## [Task requirements]
Quote all entries exactly, leaving pictures aside.
· · · · · · ·
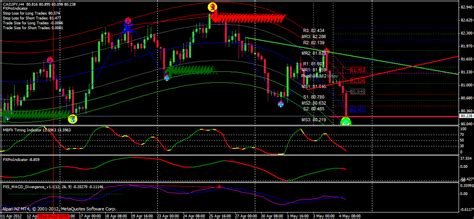 best swing trader in the world forex get mbfx v2 the best system of a world best fx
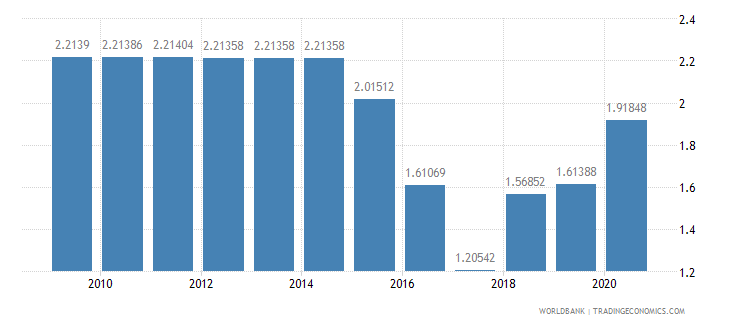 kuwait merchandise exports to developing economies in east asia  pacific percent of total merchandise exports wb data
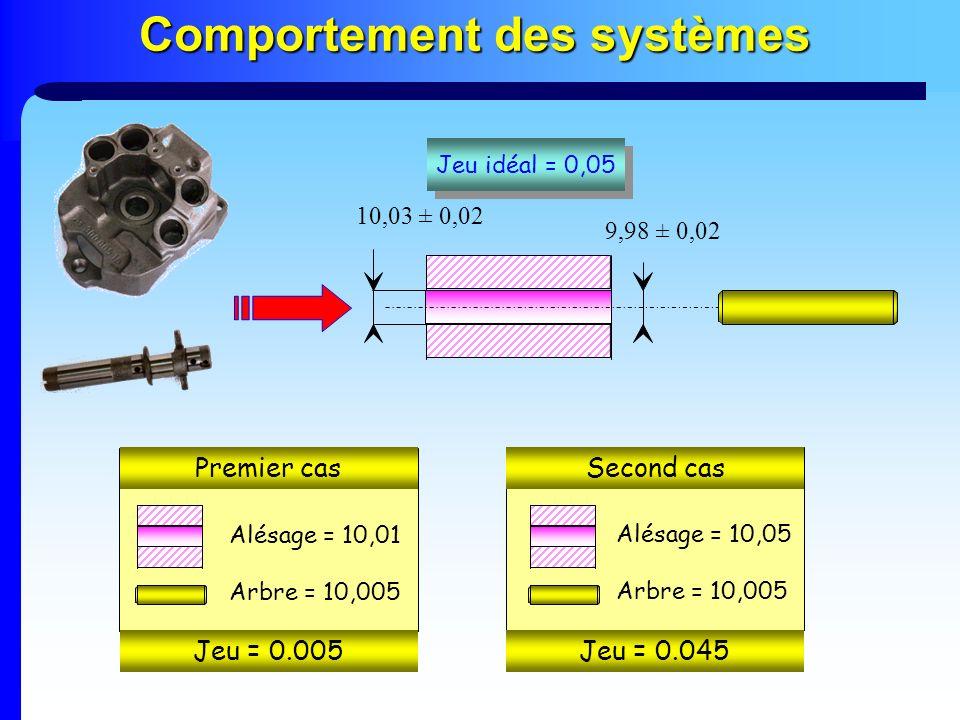 Comportement des systèmes 10,03 ± 0,02 9,98 ± 0,02 Jeu idéal = 0,05 Premier cas Alésage = 10,01 Arbre = 10,005 Alésage = 10,05 Arbre = 10,005 Second c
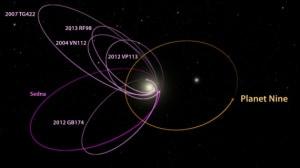 Sistema Solare, Sedna, Planet Nine, pianeta 9, pianeta nove, pianeta fantasma, nube di Oort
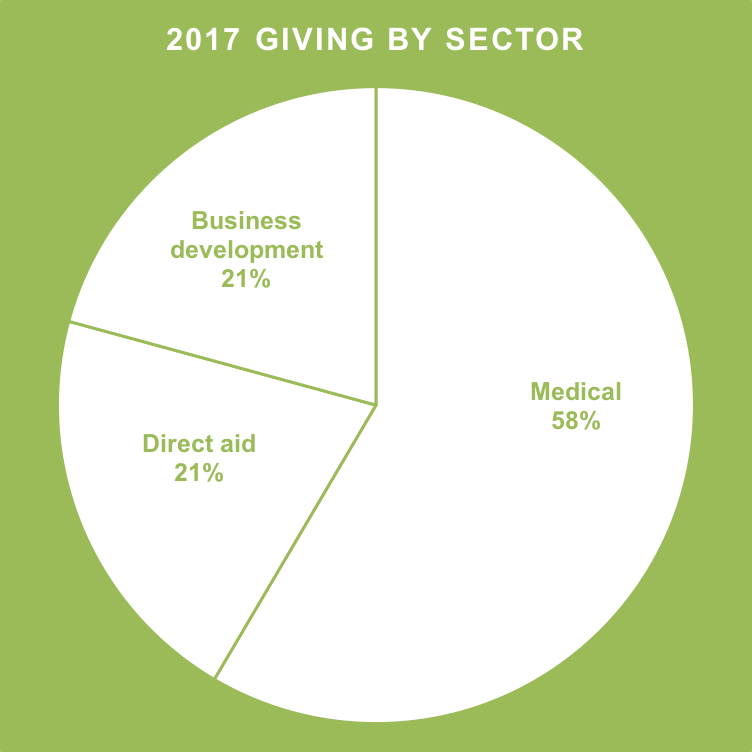 giving by sector 2017.png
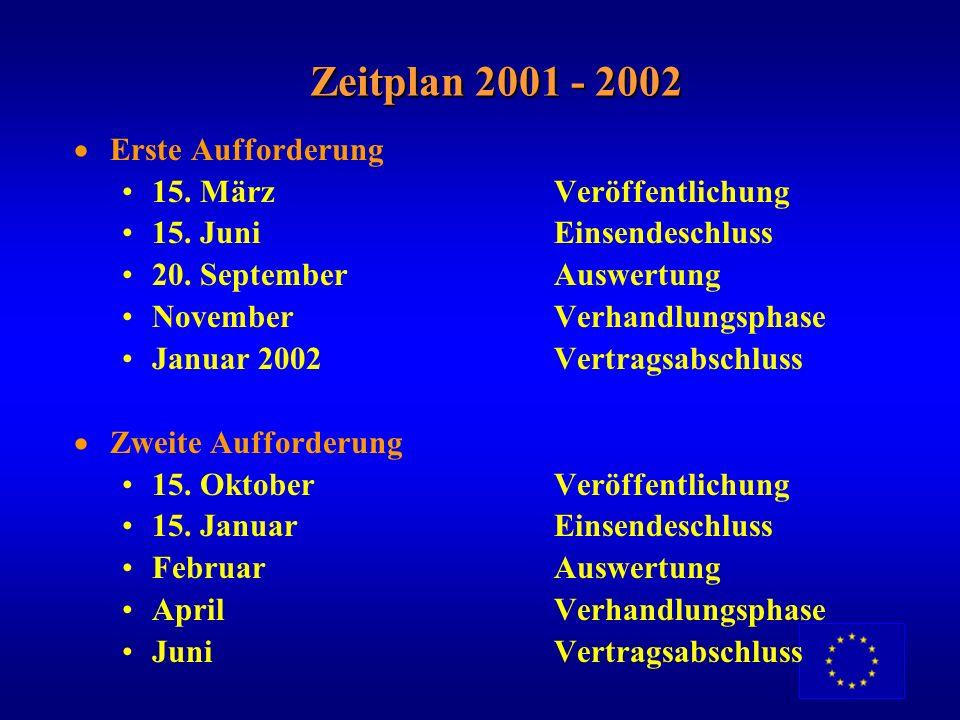 Zeitplan 2001 - 2002 Erste Aufforderung 15. März Veröffentlichung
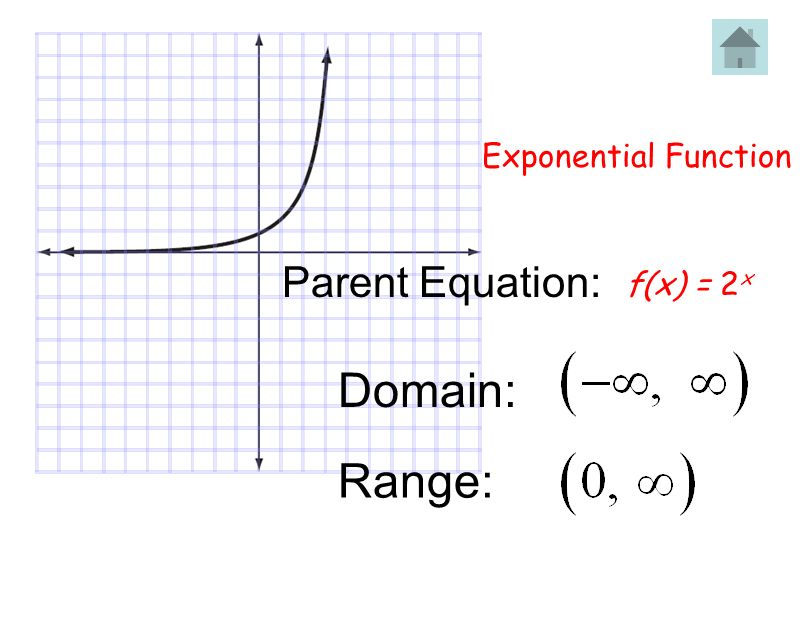 Exponential Function Parent Equation: f(x) = 2x Domain: Range:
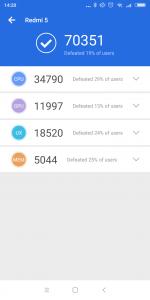 Měření benchmarkem AnTuTu 3
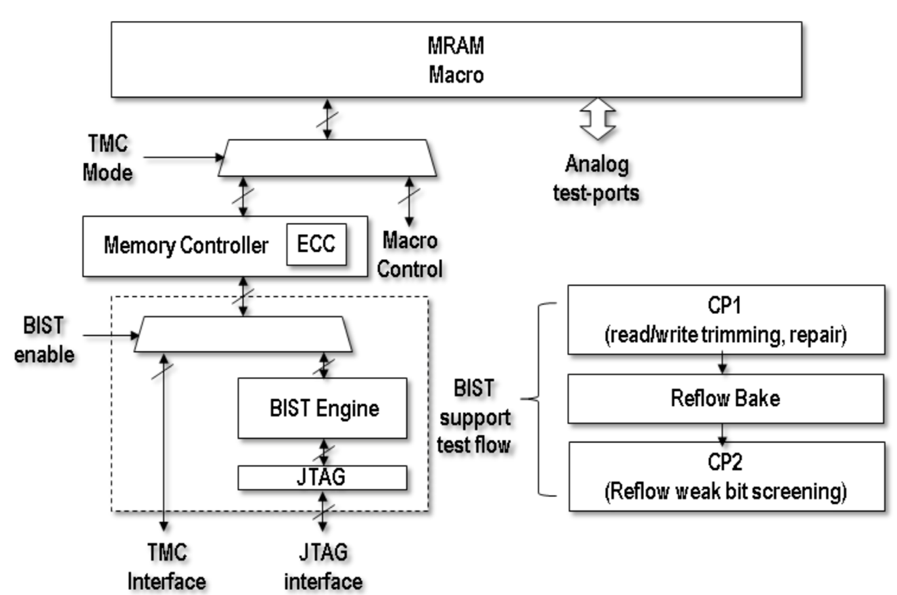 Fig. 12. Memory controller implementing DECECC and TMC implementing BIST and controller for self repair and self trimming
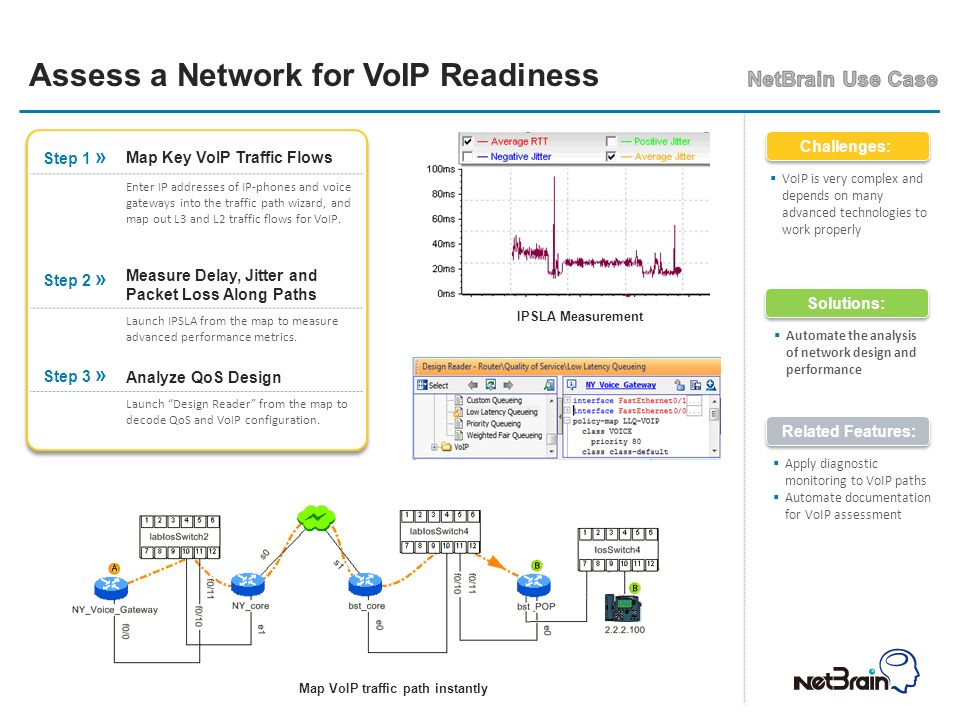 Apply diagnostic monitoring to VoIP paths Automate documentation for VoIP assessment VoIP is very complex and depends on many advanced technologies to work properly Automate the analysis of network design and performance IPSLA Measurement Map VoIP traffic path instantly Challenges: Solutions: Related Features: Assess a Network for VoIP Readiness Step 1 » Map Key VoIP Traffic Flows.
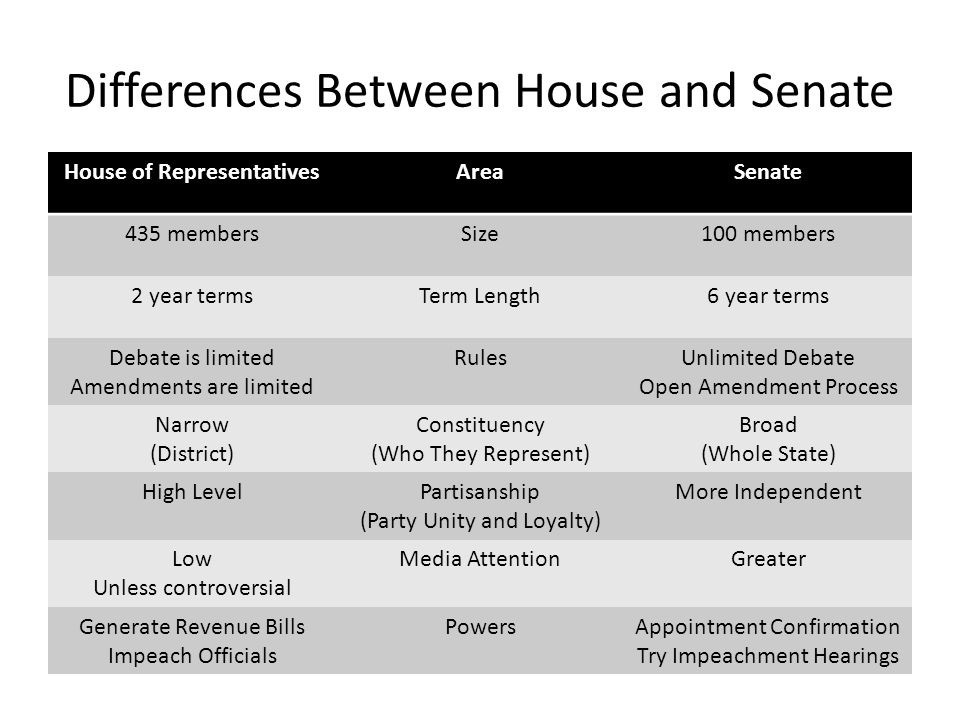 a comparison of the house and senate Compare and contrast the scrutinising powers of the house of lords and the senate [25] chris l selected/elected a great difference between the two upper houses is.
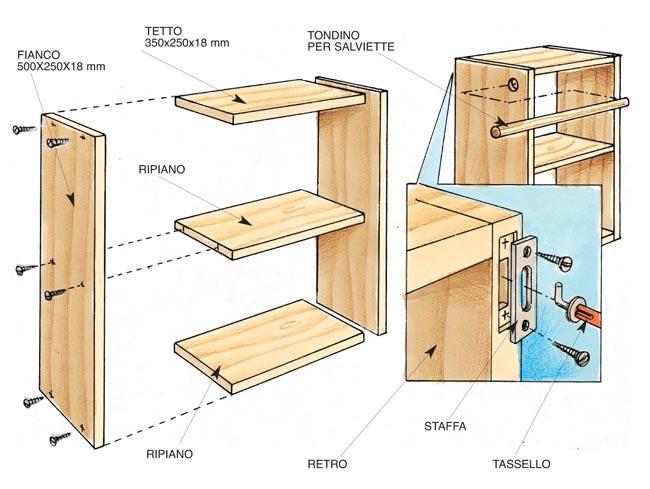 Conosciuto Costruire un portasalviette - Bricoportale: Fai da te e bricolage OJ38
· · · · · · ·
## [Result]
 best swing trader in the world forex get mbfx v2 the best system of a world best fx
 kuwait merchandise exports to developing economies in east asia  pacific percent of total merchandise exports wb data
 Comportement des systèmes 10,03 ± 0,02 9,98 ± 0,02 Jeu idéal = 0,05 Premier cas Alésage = 10,01 Arbre = 10,005 Alésage = 10,05 Arbre = 10,005 Second c
 Sistema Solare, Sedna, Planet Nine, pianeta 9, pianeta nove, pianeta fantasma, nube di Oort
 giving by sector 2017.png
 Zeitplan 2001 - 2002 Erste Aufforderung 15. März Veröffentlichung
 Exponential Function Parent Equation: f(x) = 2x Domain: Range:
 Měření benchmarkem AnTuTu 3
 Fig. 12. Memory controller implementing DECECC and TMC implementing BIST and controller for self repair and self trimming
 Apply diagnostic monitoring to VoIP paths Automate documentation for VoIP assessment VoIP is very complex and depends on many advanced technologies to work properly Automate the analysis of network design and performance IPSLA Measurement Map VoIP traffic path instantly Challenges: Solutions: Related Features: Assess a Network for VoIP Readiness Step 1 » Map Key VoIP Traffic Flows.
 a comparison of the house and senate Compare and contrast the scrutinising powers of the house of lords and the senate [25] chris l selected/elected a great difference between the two upper houses is.
 Conosciuto Costruire un portasalviette - Bricoportale: Fai da te e bricolage OJ38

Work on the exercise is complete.